## Problem
Pull out the records below, from the line containing "How much distance" through the line containing "2355 centimetres", both included, and repeat them word for word.

Collected data entries
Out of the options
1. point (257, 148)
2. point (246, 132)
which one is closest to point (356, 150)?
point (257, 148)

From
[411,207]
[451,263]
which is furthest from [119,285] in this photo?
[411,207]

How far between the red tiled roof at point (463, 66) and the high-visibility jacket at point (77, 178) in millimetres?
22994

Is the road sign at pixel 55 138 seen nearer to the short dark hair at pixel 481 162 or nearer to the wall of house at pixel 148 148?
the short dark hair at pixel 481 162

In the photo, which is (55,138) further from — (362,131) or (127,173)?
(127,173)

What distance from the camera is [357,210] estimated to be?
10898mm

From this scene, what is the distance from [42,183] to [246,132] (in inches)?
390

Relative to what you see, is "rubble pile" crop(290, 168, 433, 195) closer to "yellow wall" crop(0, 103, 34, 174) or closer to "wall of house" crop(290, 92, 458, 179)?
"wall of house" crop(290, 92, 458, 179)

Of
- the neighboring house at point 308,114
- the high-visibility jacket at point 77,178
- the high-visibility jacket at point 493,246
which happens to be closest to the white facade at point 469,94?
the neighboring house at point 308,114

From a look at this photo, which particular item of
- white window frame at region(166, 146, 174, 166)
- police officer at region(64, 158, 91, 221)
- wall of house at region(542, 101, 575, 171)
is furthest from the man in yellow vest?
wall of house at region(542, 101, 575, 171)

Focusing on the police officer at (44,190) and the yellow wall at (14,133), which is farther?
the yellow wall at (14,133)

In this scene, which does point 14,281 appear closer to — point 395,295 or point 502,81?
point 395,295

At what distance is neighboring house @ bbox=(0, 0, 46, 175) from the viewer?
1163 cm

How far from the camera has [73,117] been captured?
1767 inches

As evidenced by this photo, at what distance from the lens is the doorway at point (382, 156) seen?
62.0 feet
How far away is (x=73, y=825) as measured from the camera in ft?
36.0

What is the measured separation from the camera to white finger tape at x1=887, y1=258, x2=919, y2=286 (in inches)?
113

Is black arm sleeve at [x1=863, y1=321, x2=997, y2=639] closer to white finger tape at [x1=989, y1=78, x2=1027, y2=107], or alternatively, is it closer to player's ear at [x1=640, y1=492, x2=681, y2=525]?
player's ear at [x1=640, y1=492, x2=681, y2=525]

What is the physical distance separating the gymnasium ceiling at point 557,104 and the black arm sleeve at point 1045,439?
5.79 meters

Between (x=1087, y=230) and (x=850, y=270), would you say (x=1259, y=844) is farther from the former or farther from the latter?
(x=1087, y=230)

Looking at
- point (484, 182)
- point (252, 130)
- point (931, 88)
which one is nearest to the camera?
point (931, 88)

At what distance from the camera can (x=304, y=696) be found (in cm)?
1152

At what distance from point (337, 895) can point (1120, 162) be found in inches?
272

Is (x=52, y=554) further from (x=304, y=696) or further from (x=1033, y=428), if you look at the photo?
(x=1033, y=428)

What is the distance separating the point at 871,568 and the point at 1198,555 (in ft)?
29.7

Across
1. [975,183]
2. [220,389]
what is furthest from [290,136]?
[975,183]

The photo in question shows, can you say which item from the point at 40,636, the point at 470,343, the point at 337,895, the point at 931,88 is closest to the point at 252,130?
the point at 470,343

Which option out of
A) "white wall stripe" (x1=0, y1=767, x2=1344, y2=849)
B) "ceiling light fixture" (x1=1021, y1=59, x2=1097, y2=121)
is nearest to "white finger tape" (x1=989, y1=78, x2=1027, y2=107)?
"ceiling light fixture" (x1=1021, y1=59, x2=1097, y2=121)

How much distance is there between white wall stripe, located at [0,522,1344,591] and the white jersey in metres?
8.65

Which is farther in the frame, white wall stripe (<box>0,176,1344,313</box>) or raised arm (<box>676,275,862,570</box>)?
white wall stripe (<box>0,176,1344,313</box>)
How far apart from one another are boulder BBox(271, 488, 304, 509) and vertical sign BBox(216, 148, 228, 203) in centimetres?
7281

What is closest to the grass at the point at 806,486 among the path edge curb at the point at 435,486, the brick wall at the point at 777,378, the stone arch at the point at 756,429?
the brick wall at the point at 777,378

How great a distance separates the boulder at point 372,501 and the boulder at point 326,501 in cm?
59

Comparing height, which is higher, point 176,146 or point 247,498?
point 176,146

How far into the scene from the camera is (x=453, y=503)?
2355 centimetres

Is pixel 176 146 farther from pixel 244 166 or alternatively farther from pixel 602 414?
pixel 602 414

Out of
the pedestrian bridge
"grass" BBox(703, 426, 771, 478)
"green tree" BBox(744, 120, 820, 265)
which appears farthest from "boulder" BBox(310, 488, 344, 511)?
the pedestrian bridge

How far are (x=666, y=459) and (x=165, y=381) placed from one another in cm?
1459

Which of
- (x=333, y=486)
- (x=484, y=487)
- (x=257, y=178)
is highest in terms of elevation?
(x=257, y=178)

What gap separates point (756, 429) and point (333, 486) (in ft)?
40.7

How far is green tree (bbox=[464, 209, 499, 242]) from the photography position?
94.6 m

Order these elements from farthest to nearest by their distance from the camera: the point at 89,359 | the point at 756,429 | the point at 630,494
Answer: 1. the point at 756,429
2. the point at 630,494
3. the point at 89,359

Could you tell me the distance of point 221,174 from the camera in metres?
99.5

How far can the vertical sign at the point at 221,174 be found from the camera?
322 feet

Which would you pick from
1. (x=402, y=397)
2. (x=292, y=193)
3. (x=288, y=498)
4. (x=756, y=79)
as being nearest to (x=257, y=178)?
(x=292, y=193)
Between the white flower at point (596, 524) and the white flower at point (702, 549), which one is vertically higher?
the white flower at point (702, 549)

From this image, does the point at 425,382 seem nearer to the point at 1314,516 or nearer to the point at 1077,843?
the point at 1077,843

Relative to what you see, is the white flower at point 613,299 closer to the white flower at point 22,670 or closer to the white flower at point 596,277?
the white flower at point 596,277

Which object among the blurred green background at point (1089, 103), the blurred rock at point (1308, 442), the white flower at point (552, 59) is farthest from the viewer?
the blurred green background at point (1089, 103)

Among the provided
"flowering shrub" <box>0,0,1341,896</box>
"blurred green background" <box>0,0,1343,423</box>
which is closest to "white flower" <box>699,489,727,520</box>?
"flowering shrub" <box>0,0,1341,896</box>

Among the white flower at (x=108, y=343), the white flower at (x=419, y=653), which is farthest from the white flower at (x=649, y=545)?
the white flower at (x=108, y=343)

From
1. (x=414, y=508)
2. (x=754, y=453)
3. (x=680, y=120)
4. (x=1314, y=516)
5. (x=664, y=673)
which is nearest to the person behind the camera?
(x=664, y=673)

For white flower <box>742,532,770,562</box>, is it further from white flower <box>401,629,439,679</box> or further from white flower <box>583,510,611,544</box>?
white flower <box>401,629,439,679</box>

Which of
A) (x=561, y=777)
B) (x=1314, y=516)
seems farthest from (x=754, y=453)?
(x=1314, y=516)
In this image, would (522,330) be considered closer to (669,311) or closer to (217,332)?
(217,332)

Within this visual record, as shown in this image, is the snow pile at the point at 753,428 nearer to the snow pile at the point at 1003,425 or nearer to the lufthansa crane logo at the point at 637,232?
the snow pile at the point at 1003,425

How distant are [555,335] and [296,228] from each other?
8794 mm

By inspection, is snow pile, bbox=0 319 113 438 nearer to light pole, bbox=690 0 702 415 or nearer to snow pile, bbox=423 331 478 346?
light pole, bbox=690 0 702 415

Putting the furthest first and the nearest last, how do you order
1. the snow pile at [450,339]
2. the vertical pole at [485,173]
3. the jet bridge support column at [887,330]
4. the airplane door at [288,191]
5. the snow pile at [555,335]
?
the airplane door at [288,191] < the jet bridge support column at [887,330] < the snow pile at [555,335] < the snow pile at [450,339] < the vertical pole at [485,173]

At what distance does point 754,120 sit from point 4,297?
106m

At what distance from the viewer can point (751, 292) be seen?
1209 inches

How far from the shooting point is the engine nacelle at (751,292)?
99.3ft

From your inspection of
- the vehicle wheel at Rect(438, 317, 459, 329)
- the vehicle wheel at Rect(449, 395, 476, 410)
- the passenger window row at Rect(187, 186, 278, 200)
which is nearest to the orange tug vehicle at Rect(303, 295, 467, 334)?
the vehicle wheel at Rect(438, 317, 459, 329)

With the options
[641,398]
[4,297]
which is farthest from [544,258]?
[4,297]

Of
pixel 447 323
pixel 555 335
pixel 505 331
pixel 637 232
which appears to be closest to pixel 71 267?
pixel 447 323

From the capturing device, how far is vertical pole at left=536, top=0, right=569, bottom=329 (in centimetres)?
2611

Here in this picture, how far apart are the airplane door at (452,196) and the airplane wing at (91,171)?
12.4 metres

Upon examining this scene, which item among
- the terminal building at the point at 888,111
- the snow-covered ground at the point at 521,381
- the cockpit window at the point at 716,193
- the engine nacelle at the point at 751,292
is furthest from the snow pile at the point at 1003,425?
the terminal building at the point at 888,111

## Completed exercise
How much distance is there between white wall stripe, located at [0,522,1344,591] and the white jersey in metres?
8.65

Which is farther in the frame, white wall stripe (<box>0,176,1344,313</box>) or raised arm (<box>676,275,862,570</box>)?
white wall stripe (<box>0,176,1344,313</box>)
How far apart from one another are boulder BBox(271, 488, 304, 509) and vertical sign BBox(216, 148, 228, 203) in centimetres?
7281

What is closest to the grass at the point at 806,486 among the path edge curb at the point at 435,486, the brick wall at the point at 777,378, the stone arch at the point at 756,429?
the brick wall at the point at 777,378

How great a distance separates the boulder at point 372,501 and the boulder at point 326,501 in cm?
59

Comparing height, which is higher, point 176,146 or point 247,498?
point 176,146

How far into the scene from the camera is (x=453, y=503)?
2355 centimetres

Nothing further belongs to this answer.